Perhaps the ad is structured in a way that tells the viewer that men should buy these suits because they'll impress women. Is that progressive? Is that a good thing? And I'd argue that it's less about impressing women and more about having access to them -- work a well-paying job as an attorney, drive a nice car, live in a nice house, fuck a hot chick, wear some expensive clothes, etc -- in other words, consume women the same way that you do other luxury items. Not progressive, not empowering, and certainly not new.
I also don't think that this ad is turning men into sexual objects, but if it is, should we be applauding that? If the message is that men now have to put as much effort into making themselves presentable objects as women do, and that men's bodies are as worthy of objectification as women's bodies are, should we be happy? Is that a feminist goal – to bring everyone down to a lower level? I don't see much of a point in "equality" if it means that we're all ending up at the lowest point possible. And I don't think that approaching dating, marriage and pair-bonding as a competition based on who can spend the most money on being attractive (and who can consume the most in order to have access to an attractive partner in the same way that you'd have access to a fancy car) is something we should be encouraging or striving for. It's an ideal that's been in existence for a very, very long time, and it's something that feminists and pro-feminists have traditionally spoken out against.
There's nothing wrong with the suggestion that lawyers, like all human beings, are sexual creatures. That's not what people are objecting to here. The issue is that women have had a hell of a time gaining access to the kinds of positions that wealthy white men in this country have always had access to. We might make up 50% of the law school, but law firms are still dominated by white men -- and will probably continue to be into the foreseeable future. Having an ad like this in a magazine that caters to a diverse professional audience is offensive. The ad itself isn't any more offensive than most of what we see in advertisements every day; but it's placement is frustrating.

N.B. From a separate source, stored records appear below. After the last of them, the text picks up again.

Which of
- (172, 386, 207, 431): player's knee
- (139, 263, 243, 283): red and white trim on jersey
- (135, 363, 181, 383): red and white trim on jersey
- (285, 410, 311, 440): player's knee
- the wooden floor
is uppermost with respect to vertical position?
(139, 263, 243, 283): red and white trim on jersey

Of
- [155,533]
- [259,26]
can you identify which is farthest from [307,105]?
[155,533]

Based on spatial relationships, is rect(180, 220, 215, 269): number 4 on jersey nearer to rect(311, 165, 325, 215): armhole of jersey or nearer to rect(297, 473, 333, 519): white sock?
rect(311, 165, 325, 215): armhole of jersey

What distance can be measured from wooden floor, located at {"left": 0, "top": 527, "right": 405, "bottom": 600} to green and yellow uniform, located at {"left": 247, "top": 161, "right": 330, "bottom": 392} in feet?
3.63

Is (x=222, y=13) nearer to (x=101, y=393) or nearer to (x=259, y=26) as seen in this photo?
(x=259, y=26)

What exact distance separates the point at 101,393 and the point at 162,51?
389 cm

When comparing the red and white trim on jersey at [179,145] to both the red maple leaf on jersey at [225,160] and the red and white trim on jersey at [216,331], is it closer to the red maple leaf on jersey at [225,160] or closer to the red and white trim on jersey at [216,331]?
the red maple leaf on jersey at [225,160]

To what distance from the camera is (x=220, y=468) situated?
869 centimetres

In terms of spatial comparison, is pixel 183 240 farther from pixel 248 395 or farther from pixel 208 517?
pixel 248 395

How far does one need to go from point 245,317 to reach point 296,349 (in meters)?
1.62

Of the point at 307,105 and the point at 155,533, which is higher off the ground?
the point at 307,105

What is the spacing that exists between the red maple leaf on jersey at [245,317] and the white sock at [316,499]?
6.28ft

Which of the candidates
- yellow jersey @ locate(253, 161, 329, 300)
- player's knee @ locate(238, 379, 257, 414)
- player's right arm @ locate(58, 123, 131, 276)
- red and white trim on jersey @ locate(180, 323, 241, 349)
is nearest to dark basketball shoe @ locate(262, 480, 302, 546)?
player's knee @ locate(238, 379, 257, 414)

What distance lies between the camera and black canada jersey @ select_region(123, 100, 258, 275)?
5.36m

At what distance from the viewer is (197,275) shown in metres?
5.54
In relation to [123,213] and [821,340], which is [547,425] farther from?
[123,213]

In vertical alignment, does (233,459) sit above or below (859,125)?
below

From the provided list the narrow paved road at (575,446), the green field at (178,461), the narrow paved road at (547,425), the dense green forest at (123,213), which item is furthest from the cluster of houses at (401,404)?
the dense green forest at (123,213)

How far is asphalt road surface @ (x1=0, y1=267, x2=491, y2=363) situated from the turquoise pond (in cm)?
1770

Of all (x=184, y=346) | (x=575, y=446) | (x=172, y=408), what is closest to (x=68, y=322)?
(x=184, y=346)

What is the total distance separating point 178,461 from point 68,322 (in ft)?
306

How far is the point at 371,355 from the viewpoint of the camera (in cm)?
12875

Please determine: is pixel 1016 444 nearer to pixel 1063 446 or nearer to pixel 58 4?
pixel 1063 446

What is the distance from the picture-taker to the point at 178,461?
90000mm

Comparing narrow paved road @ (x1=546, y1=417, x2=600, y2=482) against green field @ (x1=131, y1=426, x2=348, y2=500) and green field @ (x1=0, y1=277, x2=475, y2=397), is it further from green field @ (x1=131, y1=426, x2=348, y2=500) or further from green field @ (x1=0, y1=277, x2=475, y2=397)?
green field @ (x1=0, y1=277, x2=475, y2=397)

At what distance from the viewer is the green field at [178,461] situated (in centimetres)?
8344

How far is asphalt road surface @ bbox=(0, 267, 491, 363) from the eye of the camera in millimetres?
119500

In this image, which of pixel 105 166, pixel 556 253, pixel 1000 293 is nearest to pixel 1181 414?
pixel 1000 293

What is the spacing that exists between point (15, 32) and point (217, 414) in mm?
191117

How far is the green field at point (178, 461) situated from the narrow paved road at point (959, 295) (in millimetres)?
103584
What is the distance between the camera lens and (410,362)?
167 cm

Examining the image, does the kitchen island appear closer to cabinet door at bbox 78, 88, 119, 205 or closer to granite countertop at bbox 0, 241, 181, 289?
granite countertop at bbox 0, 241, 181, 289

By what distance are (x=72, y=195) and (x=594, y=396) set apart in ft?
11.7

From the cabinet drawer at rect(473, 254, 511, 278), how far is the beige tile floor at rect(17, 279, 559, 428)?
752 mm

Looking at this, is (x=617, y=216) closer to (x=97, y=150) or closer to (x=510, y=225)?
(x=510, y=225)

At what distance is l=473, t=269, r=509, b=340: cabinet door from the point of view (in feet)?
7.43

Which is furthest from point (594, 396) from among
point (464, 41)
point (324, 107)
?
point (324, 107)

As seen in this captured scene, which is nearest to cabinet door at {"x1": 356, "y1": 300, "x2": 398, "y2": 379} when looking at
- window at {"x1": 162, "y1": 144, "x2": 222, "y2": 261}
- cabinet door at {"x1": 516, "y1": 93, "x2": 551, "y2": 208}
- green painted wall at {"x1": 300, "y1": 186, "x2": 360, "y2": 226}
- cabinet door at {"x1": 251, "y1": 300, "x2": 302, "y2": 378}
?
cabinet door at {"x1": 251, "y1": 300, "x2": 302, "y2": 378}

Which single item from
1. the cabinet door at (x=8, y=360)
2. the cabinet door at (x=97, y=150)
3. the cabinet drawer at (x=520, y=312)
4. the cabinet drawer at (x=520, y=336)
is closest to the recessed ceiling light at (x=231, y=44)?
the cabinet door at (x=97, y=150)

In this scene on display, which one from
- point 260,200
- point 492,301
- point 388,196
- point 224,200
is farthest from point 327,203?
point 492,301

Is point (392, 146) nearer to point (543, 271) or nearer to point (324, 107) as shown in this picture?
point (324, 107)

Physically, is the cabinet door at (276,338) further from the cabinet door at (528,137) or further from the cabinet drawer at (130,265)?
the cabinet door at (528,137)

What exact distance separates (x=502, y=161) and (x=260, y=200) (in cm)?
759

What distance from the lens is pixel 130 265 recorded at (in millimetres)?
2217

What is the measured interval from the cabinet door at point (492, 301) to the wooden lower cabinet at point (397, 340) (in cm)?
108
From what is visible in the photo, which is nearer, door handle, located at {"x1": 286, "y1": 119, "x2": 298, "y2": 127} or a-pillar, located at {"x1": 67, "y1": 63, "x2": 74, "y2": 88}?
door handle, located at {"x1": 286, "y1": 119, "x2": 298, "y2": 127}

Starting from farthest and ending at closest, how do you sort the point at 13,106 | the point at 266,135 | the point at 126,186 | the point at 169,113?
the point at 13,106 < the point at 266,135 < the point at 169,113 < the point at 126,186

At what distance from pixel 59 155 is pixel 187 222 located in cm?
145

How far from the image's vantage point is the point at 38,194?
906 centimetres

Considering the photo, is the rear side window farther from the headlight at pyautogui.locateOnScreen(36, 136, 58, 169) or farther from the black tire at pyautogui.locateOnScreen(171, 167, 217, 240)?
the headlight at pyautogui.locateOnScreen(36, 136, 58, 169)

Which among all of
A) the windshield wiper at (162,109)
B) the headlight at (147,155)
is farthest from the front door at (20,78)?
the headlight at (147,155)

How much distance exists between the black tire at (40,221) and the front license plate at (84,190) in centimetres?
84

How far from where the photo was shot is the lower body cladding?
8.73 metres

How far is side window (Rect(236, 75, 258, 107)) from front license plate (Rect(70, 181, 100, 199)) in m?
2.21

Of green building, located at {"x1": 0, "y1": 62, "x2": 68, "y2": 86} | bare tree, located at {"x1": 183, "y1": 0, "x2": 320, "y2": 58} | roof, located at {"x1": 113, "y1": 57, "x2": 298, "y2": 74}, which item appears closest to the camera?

As for the idea that lawyers have discovered that "sex sells," it wasn't lawyers who made this ad. Advertising execs have always known that sex sells. The lawyers and editors who run this magazine don't really care if the things they advertise sell well or not; they care about selling the ad space, not the effectiveness of the ads run in that space. So I don't think that this is about lawyers finally catching on to some greater cultural/economic truth -- it's about what standards we hold our professional peers to, and drawing lines in the sand about what are and are not acceptable representations of women in publications that are supposed to speak to us.